La gouvernance des données a pris une importance considérable avec l'essor de l'IA générative (GenAI), mais le sujet soulève encore des questions, tant conceptuelles que pratiques. Nous répondons ci-dessous aux questions les plus fréquentes afin d'aider votre entreprise à comprendre comment structurer une base solide, sécurisée et utile pour le déploiement responsable de projets d'IA.
La gouvernance des données pour l'IA de génération doit évoluer au même rythme que la manière dont cette technologie apprend et génère du contenu. Cela signifie qu'en plus de garantir la qualité et la conformité, il est nécessaire d'assurer le contexte, la traçabilité et la finalité de l'utilisation. La gouvernance ne se limite plus au simple contrôle, mais devient un cadre de confiance, reliant les données aux applications pratiques et stratégiques de l'IA.
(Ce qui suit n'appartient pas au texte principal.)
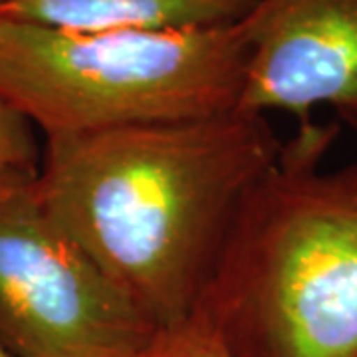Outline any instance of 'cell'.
I'll return each instance as SVG.
<instances>
[{
  "label": "cell",
  "instance_id": "3",
  "mask_svg": "<svg viewBox=\"0 0 357 357\" xmlns=\"http://www.w3.org/2000/svg\"><path fill=\"white\" fill-rule=\"evenodd\" d=\"M243 26L66 30L0 18V100L46 137L204 119L238 109Z\"/></svg>",
  "mask_w": 357,
  "mask_h": 357
},
{
  "label": "cell",
  "instance_id": "10",
  "mask_svg": "<svg viewBox=\"0 0 357 357\" xmlns=\"http://www.w3.org/2000/svg\"><path fill=\"white\" fill-rule=\"evenodd\" d=\"M0 357H14V356L8 351V349H6V347H4V345L0 344Z\"/></svg>",
  "mask_w": 357,
  "mask_h": 357
},
{
  "label": "cell",
  "instance_id": "2",
  "mask_svg": "<svg viewBox=\"0 0 357 357\" xmlns=\"http://www.w3.org/2000/svg\"><path fill=\"white\" fill-rule=\"evenodd\" d=\"M310 119L248 192L192 316L230 357H357V165Z\"/></svg>",
  "mask_w": 357,
  "mask_h": 357
},
{
  "label": "cell",
  "instance_id": "4",
  "mask_svg": "<svg viewBox=\"0 0 357 357\" xmlns=\"http://www.w3.org/2000/svg\"><path fill=\"white\" fill-rule=\"evenodd\" d=\"M0 178V344L14 357H147L161 330L46 213Z\"/></svg>",
  "mask_w": 357,
  "mask_h": 357
},
{
  "label": "cell",
  "instance_id": "1",
  "mask_svg": "<svg viewBox=\"0 0 357 357\" xmlns=\"http://www.w3.org/2000/svg\"><path fill=\"white\" fill-rule=\"evenodd\" d=\"M266 115L46 137V213L167 332L195 314L248 192L280 155Z\"/></svg>",
  "mask_w": 357,
  "mask_h": 357
},
{
  "label": "cell",
  "instance_id": "5",
  "mask_svg": "<svg viewBox=\"0 0 357 357\" xmlns=\"http://www.w3.org/2000/svg\"><path fill=\"white\" fill-rule=\"evenodd\" d=\"M241 26V112L306 123L326 105L357 129V0H258Z\"/></svg>",
  "mask_w": 357,
  "mask_h": 357
},
{
  "label": "cell",
  "instance_id": "9",
  "mask_svg": "<svg viewBox=\"0 0 357 357\" xmlns=\"http://www.w3.org/2000/svg\"><path fill=\"white\" fill-rule=\"evenodd\" d=\"M6 14H10V8H8L6 0H0V18H4Z\"/></svg>",
  "mask_w": 357,
  "mask_h": 357
},
{
  "label": "cell",
  "instance_id": "7",
  "mask_svg": "<svg viewBox=\"0 0 357 357\" xmlns=\"http://www.w3.org/2000/svg\"><path fill=\"white\" fill-rule=\"evenodd\" d=\"M42 151L34 126L13 105L0 100V178L36 177Z\"/></svg>",
  "mask_w": 357,
  "mask_h": 357
},
{
  "label": "cell",
  "instance_id": "8",
  "mask_svg": "<svg viewBox=\"0 0 357 357\" xmlns=\"http://www.w3.org/2000/svg\"><path fill=\"white\" fill-rule=\"evenodd\" d=\"M147 357H230V354L206 321L191 316L177 328L159 333Z\"/></svg>",
  "mask_w": 357,
  "mask_h": 357
},
{
  "label": "cell",
  "instance_id": "6",
  "mask_svg": "<svg viewBox=\"0 0 357 357\" xmlns=\"http://www.w3.org/2000/svg\"><path fill=\"white\" fill-rule=\"evenodd\" d=\"M10 16L66 30H197L243 22L258 0H6Z\"/></svg>",
  "mask_w": 357,
  "mask_h": 357
}]
</instances>
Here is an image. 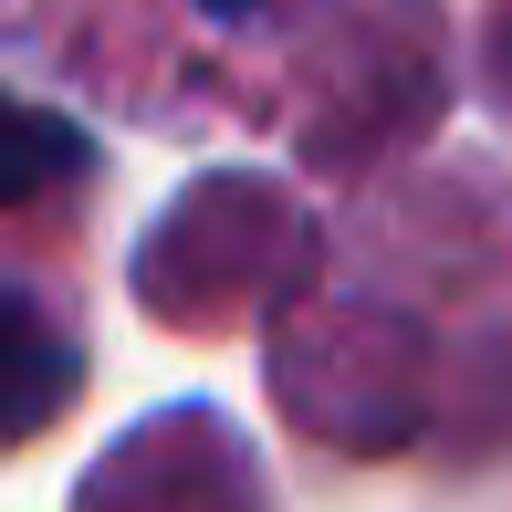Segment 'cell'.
<instances>
[{
  "mask_svg": "<svg viewBox=\"0 0 512 512\" xmlns=\"http://www.w3.org/2000/svg\"><path fill=\"white\" fill-rule=\"evenodd\" d=\"M63 168H74V136L42 126V115H11V105H0V199H32L42 178H63Z\"/></svg>",
  "mask_w": 512,
  "mask_h": 512,
  "instance_id": "7a4b0ae2",
  "label": "cell"
},
{
  "mask_svg": "<svg viewBox=\"0 0 512 512\" xmlns=\"http://www.w3.org/2000/svg\"><path fill=\"white\" fill-rule=\"evenodd\" d=\"M63 387H74L63 335H53L32 304H11V293H0V429H32V418L63 398Z\"/></svg>",
  "mask_w": 512,
  "mask_h": 512,
  "instance_id": "6da1fadb",
  "label": "cell"
}]
</instances>
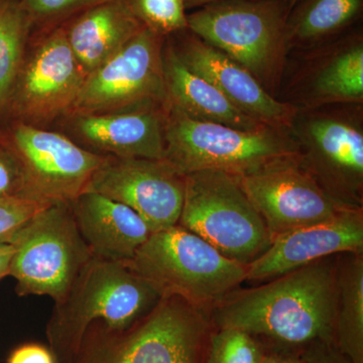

Le respect de la LGPD (Loi générale brésilienne sur la protection des données) est une obligation légale, mais pas nécessairement suffisante pour garantir des données exploitables pour l'IA. Une bonne gouvernance inclut, outre la conformité, des pratiques assurant la cohérence, la traçabilité et l'alignement des données avec les objectifs métiers. C'est ce qui permet à GenIA de fonctionner avec précision et fiabilité.
Le point de départ consiste à cartographier la circulation des données au sein de l'organisation : leur origine, les personnes qui y ont accès, leur traitement et leur finalité. Dès lors, des piliers tels que la traçabilité ciblée, la curation continue, l'interopérabilité et la sécurité active entrent en jeu. Surtout, la structure de gouvernance doit être en phase avec l'utilisation concrète de l'IA et non se limiter à un modèle générique.